Vu la procédure suivante :
Par une requête enregistrée le 13 février 2026, M. B... A..., demande au juge des référés sur le fondement de l’article L. 521-1 du code de justice administrative :
de suspendre l’exécution de l’arrêté du 4 février 2026 par lequel du maire de la commune de Pierrelatte :
l’a mis en demeure de procéder aux opérations de démolitions des constructions réalisées, sur l’unité foncière cadastrée section ZO, parcelle 297 ou 234, sise 700 rue Pierre Larousse à Pierrelatte, de retirer les caravanes et de cesser toutes activités sur le site non conformes aux dispositions du plan local d'urbanisme et du plan de prévention des risques d’inondation dans un délai de 60 jours et sous astreinte de 50 euros par jour de retard ;
a infligé à l’association « cœur de chien » une amende de 2 000 euros ;

de mettre à la charge de commune de Pierrelatte les entiers dépens.
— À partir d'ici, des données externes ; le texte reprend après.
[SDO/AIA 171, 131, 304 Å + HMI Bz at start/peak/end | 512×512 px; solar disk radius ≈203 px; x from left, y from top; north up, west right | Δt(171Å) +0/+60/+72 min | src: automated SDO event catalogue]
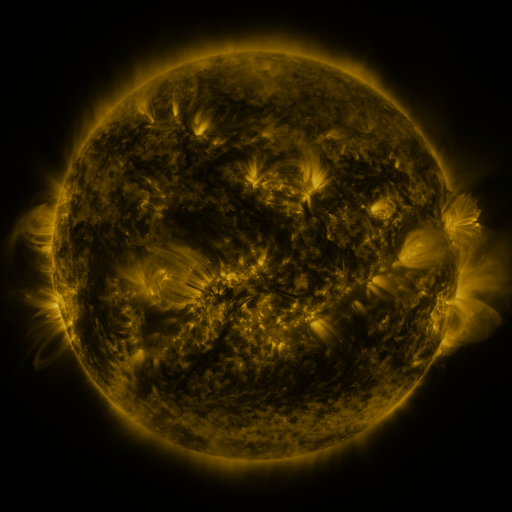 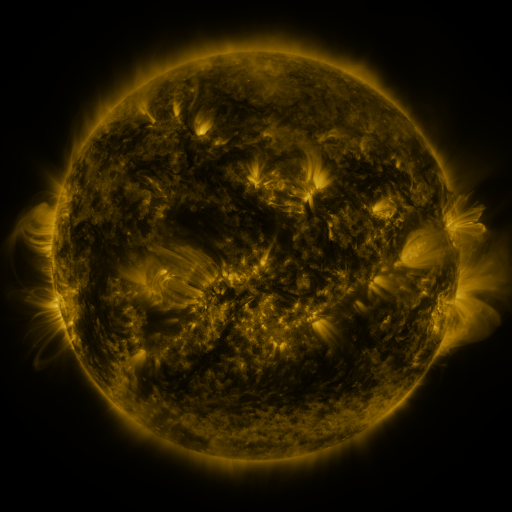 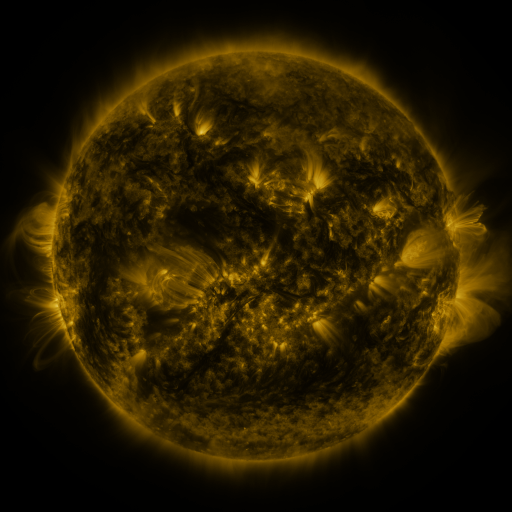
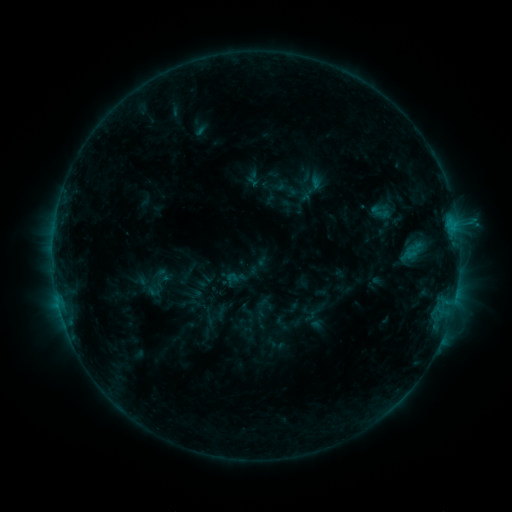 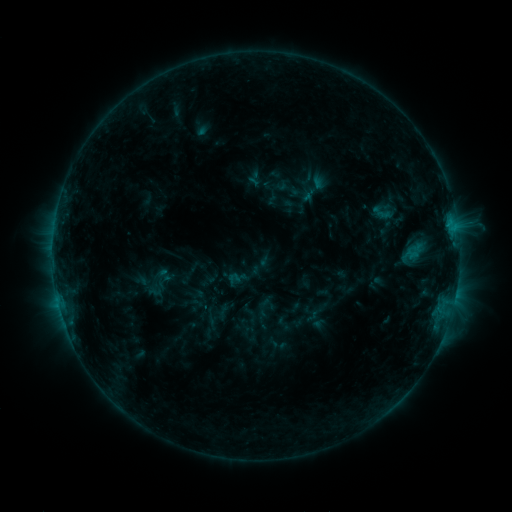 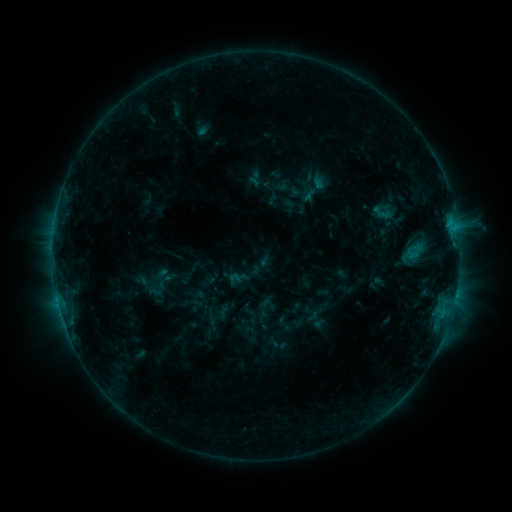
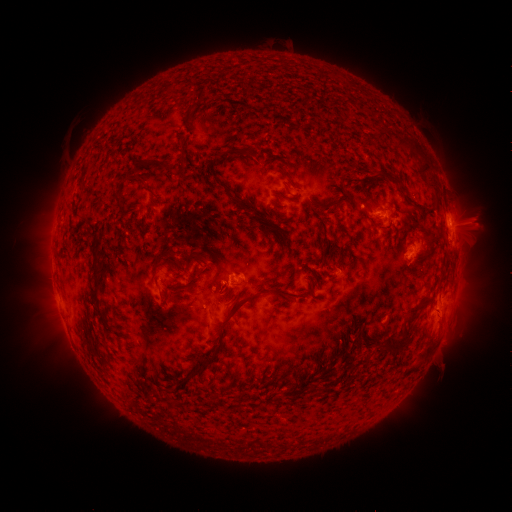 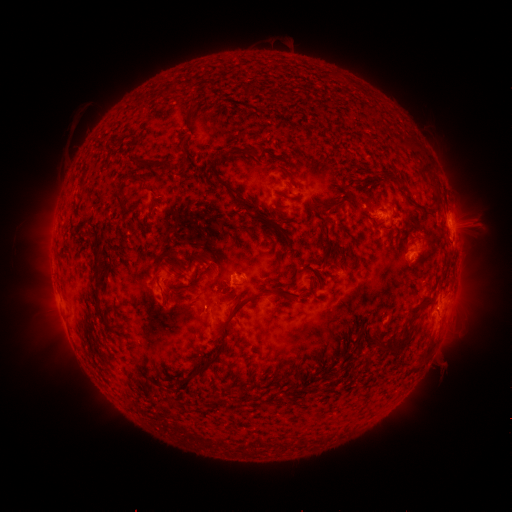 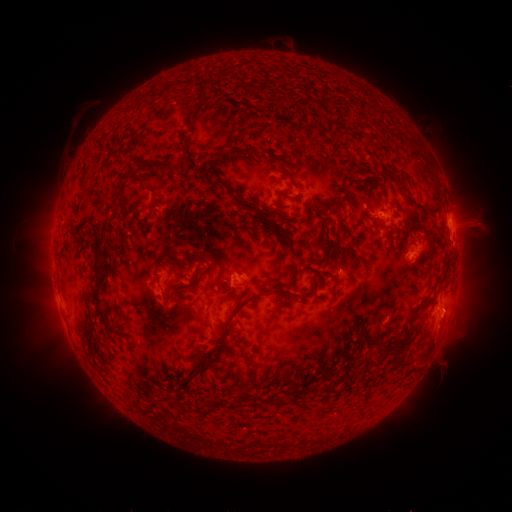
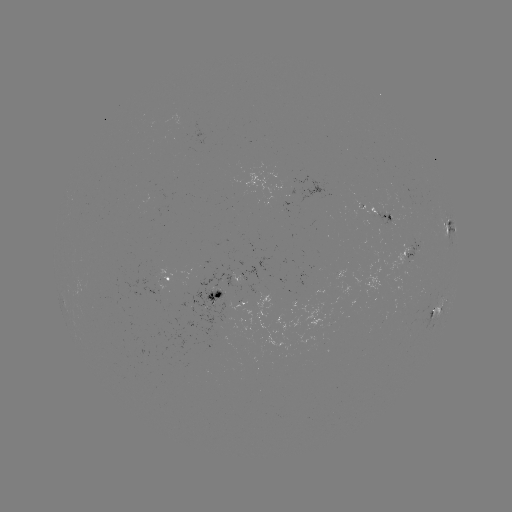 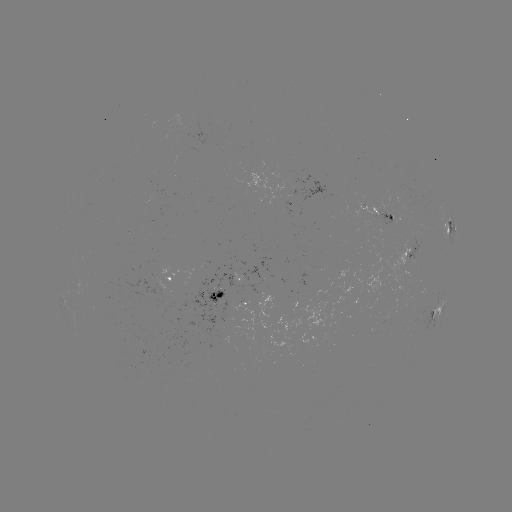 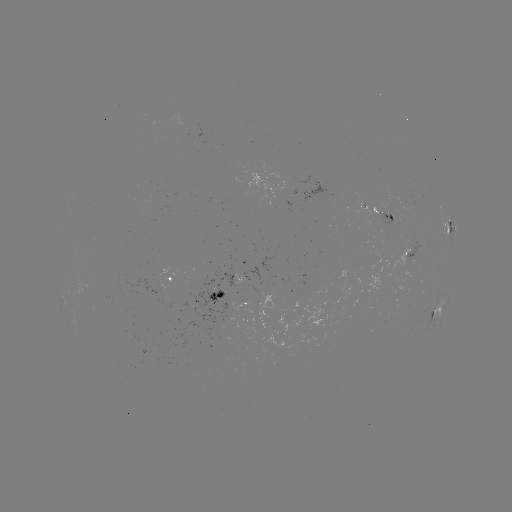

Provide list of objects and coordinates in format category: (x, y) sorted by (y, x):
emerging-flux region: (411, 262)
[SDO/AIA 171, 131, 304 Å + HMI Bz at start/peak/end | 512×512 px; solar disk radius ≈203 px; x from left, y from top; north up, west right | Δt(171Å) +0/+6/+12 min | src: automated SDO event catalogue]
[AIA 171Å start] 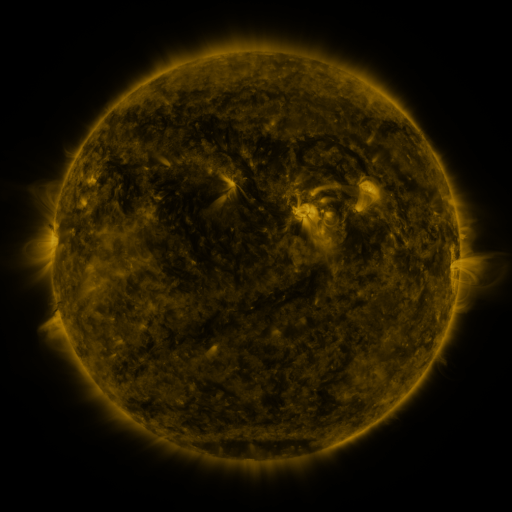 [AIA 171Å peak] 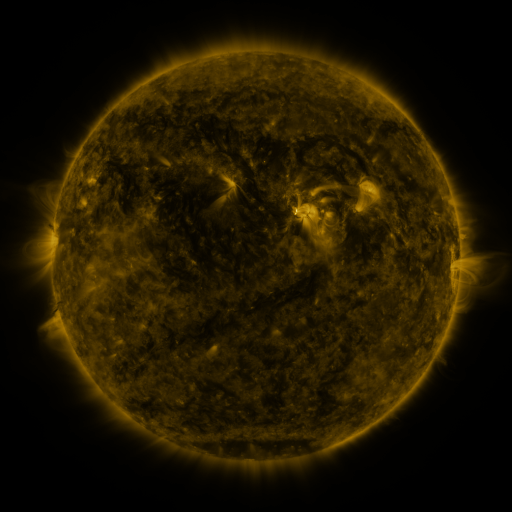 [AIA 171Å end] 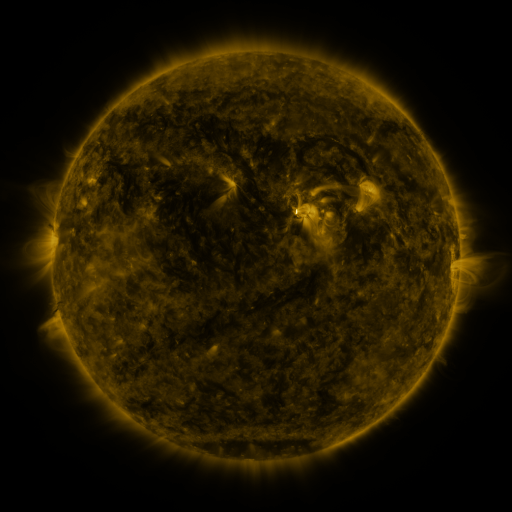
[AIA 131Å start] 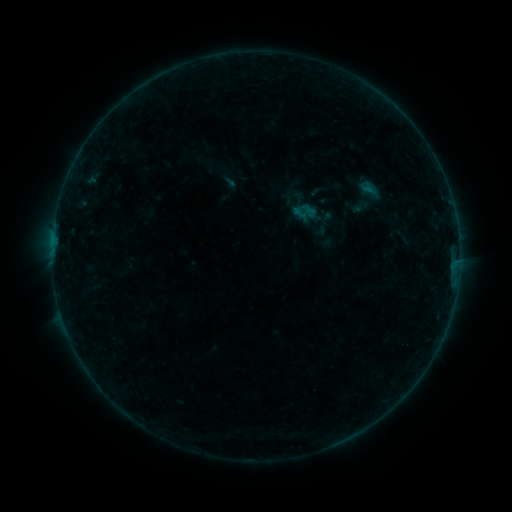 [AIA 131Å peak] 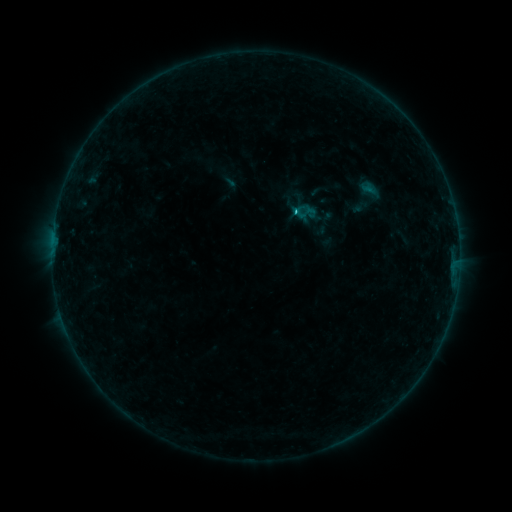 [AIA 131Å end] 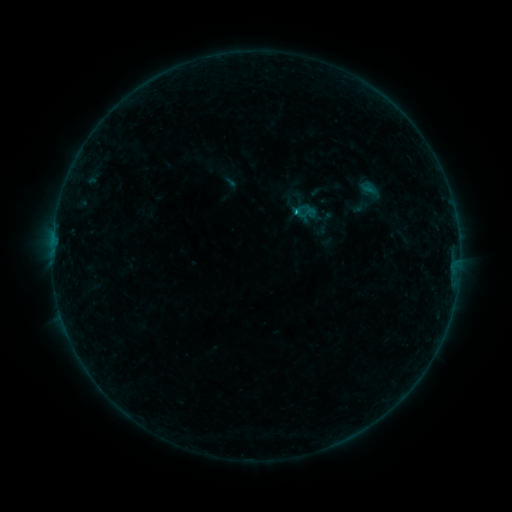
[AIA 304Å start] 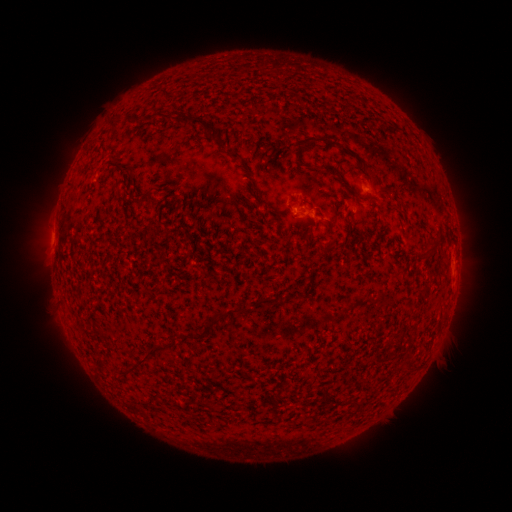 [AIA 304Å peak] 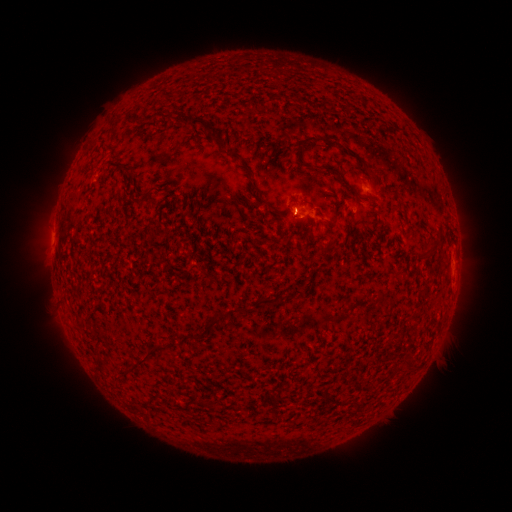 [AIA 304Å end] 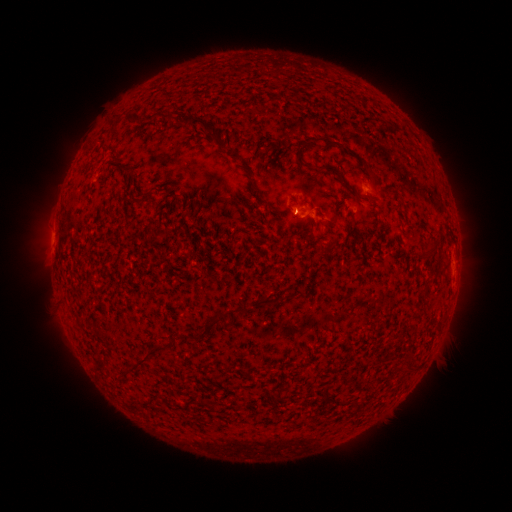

Vu les autres pièces du dossier.

Vu le code de justice administrative.

Le président du tribunal a désigné M. Thierry, vice-président, en application des dispositions de l’article L. 511-2 du code de justice administrative.

Considérant ce qui suit :

Sur les conclusions présentées sur le fondement de l’article L. 521-1 du code de justice administrative :

Aux termes de l’article L. 521-1 du code de justice administrative : « Quand une décision administrative, même de rejet, fait l’objet d’une requête en annulation ou en réformation, le juge des référés, saisi d’une demande en ce sens, peut ordonner la suspension de l’exécution de cette décision, ou de certains de ses effets, lorsque l’urgence le justifie et qu’il est fait état d’un moyen propre à créer, en l’état de l’instruction, un doute sérieux quant à la légalité de la décision (…) ». Le même code dispose à son article L. 522-1 que : « Le juge des référés statue au terme d'une procédure contradictoire écrite ou orale. Lorsqu'il lui est demandé de prononcer les mesures visées aux articles L. 521-1 et L. 521-2, de les modifier ou d'y mettre fin, il informe sans délai les parties de la date et de l'heure de l'audience publique (...) » ; à son article L. 522-3 que : « Lorsque la demande ne présente pas un caractère d'urgence ou lorsqu'il apparaît manifeste, au vu de la demande, que celle-ci ne relève pas de la compétence de la juridiction administrative, qu'elle est irrecevable ou qu'elle est mal fondée, le juge des référés peut la rejeter par une ordonnance motivée sans qu'il y ait lieu d'appliquer les deux premiers alinéas de l'article L. 522-1. » et, enfin, à son article R. 522-1 que : « (...) A peine d'irrecevabilité, les conclusions tendant à la suspension d'une décision administrative ou de certains de ses effets doivent être présentées par requête distincte de la requête à fin d'annulation ou de réformation et accompagnées d'une copie de cette dernière ».
Il résulte de ces dispositions que la recevabilité d’une demande de suspension d’un acte administratif formée sur le fondement de l’article L. 521-1 du code de justice administrative est subordonnée à la présentation par une requête distincte, dont la copie doit être jointe à la demande de suspension, de conclusions contre cet acte.
M. A... présente, sur le fondement de l’article L. 521-1 du code de justice administrative, des conclusions à fin de suspension, mais n’a pas introduit par ailleurs, de requête distincte à fin d’annulation dirigée contre l’arrêté dont il sollicite la suspension. Sa requête est dès lors manifestement irrecevable.
Il y a lieu, dans ces conditions, de faire application de l'article L. 522-3 précité du code de justice administrative et de rejeter la requête de M. A....

O R D O N N E :



Article 1er
:
La requête de M. A... est rejetée.
:
La présente ordonnance sera notifiée à M. B... A....


Fait à Grenoble, le 17 février 2026.

Le juge des référés,




P. Thierry

La République mande et ordonne à la préfète de la Drôme en ce qui la concerne ou à tous commissaires de justice à ce requis en ce qui concerne les voies de droit commun contre les parties privées, de pourvoir à l'exécution de la présente décision.